==== PASSAGE SHOWN ====
San Chaopho Suea (ศาลเจ้าพ่อเสือ, /th/) is a khwaeng (subdistrict) of Phra Nakhon District, Bangkok.

==History==
It is named after San Chaopho Suea, an ancient Chinese joss house of Xuanwu or "Chaopho Suea" (Tiger God) in Thai. It has been built since the King Nangklao (Rama III)'s reign in early Rattanakosin era. Originally it was situated on Bamrung Mueang Road, later in the King Chulalongkorn (Rama V)'s reign, it has moved to Tanao Road like today. The building of the joss house was built in the southern Chinese architectural style. Today, it is regarded as one of the most well-known and respected Chinese joss houses.
==== RECORDED DATA ====
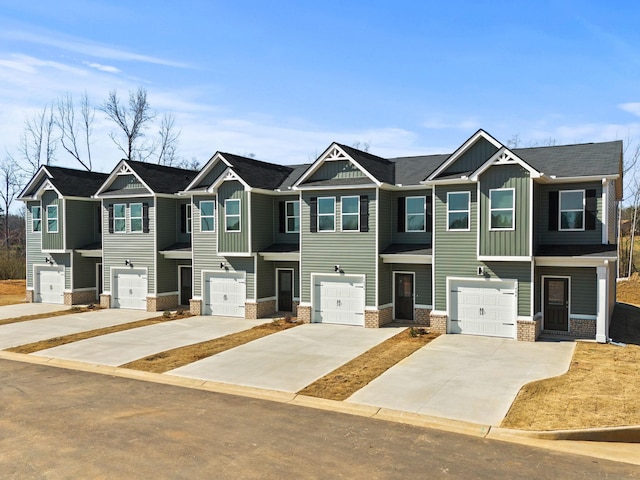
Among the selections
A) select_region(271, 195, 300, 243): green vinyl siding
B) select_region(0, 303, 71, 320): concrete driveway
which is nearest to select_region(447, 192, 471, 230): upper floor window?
select_region(271, 195, 300, 243): green vinyl siding

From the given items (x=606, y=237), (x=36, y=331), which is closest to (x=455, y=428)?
====
◆ TASK DIRECTIONS: Copy the passage about San Chaopho Suea word for word, from start to finish.

◆ EXERCISE SOLUTION:
San Chaopho Suea (ศาลเจ้าพ่อเสือ, /th/) is a khwaeng (subdistrict) of Phra Nakhon District, Bangkok.

==History==
It is named after San Chaopho Suea, an ancient Chinese joss house of Xuanwu or "Chaopho Suea" (Tiger God) in Thai. It has been built since the King Nangklao (Rama III)'s reign in early Rattanakosin era. Originally it was situated on Bamrung Mueang Road, later in the King Chulalongkorn (Rama V)'s reign, it has moved to Tanao Road like today. The building of the joss house was built in the southern Chinese architectural style. Today, it is regarded as one of the most well-known and respected Chinese joss houses.